● What the task asks
Gather every line of the material that contains the string "nearer", treating uppercase and lowercase as different.
** BEGIN **
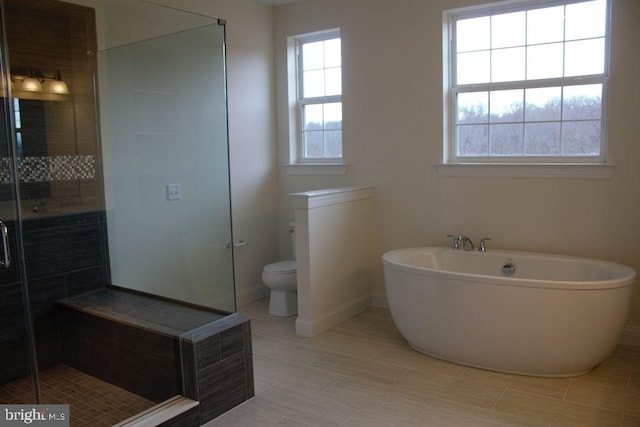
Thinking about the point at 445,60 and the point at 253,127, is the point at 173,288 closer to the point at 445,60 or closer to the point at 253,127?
the point at 253,127

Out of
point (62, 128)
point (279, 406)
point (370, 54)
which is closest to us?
point (279, 406)

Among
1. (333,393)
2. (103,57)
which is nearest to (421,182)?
(333,393)

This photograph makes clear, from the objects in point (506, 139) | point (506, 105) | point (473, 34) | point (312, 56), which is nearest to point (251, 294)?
point (312, 56)

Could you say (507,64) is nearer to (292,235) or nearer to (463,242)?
(463,242)

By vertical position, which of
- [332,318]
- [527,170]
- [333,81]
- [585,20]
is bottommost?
[332,318]

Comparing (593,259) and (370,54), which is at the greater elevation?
(370,54)

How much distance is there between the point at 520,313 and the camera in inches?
124

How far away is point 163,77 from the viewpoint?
10.9 ft

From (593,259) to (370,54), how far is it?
2277 mm

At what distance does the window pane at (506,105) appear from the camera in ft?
13.1

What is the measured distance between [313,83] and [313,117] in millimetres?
304

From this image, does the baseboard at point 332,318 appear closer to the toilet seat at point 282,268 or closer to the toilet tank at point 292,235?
the toilet seat at point 282,268

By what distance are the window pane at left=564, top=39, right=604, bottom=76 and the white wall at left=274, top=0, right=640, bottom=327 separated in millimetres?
121

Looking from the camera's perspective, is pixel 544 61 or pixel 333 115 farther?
pixel 333 115
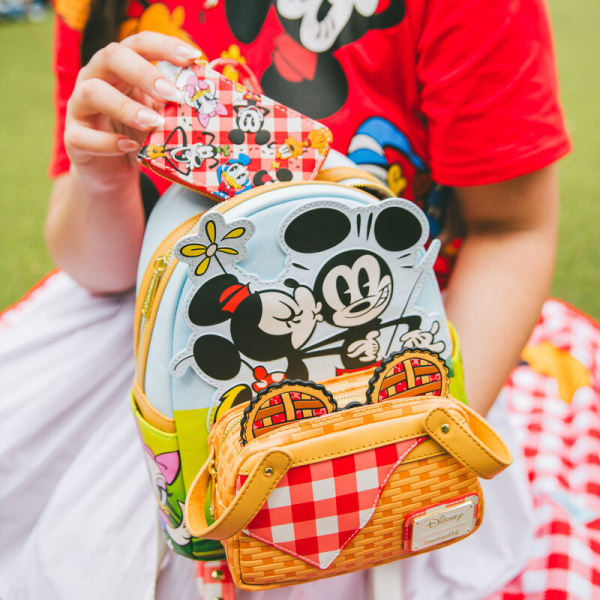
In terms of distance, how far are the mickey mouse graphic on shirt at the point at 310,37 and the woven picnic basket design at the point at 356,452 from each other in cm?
31

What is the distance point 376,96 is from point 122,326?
40 centimetres

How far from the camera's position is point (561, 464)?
30.7 inches

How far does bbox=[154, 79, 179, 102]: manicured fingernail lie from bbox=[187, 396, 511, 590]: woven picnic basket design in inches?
9.5

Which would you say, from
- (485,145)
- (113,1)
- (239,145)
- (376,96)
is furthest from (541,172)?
(113,1)

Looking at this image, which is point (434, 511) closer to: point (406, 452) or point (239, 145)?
point (406, 452)

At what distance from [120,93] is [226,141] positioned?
0.28ft

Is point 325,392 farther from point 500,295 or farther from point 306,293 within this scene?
point 500,295

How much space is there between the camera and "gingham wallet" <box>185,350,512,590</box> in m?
0.36

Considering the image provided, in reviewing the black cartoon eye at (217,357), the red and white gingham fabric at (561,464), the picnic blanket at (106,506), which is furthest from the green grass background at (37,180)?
the black cartoon eye at (217,357)

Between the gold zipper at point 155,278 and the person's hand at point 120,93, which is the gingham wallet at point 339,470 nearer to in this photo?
the gold zipper at point 155,278

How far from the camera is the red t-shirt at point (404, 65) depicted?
488 mm

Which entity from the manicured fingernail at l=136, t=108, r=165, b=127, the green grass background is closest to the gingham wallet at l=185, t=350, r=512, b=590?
the manicured fingernail at l=136, t=108, r=165, b=127

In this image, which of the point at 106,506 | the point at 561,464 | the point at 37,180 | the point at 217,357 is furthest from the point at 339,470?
the point at 37,180

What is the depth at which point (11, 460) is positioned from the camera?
60 centimetres
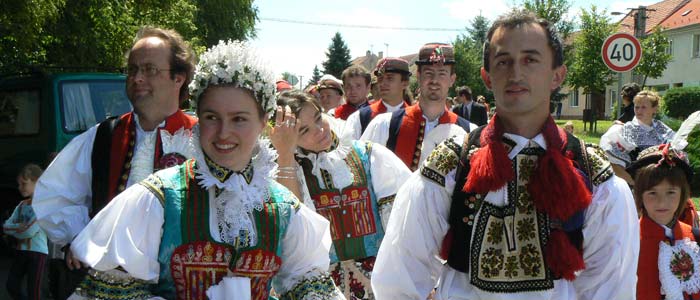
** END **
● Exercise result
Could you say (507,64) is nearer to (292,235) or nearer to (463,242)?
Between the gold zipper at point 155,278 and the person's hand at point 120,93, which is the gingham wallet at point 339,470 nearer to in this photo?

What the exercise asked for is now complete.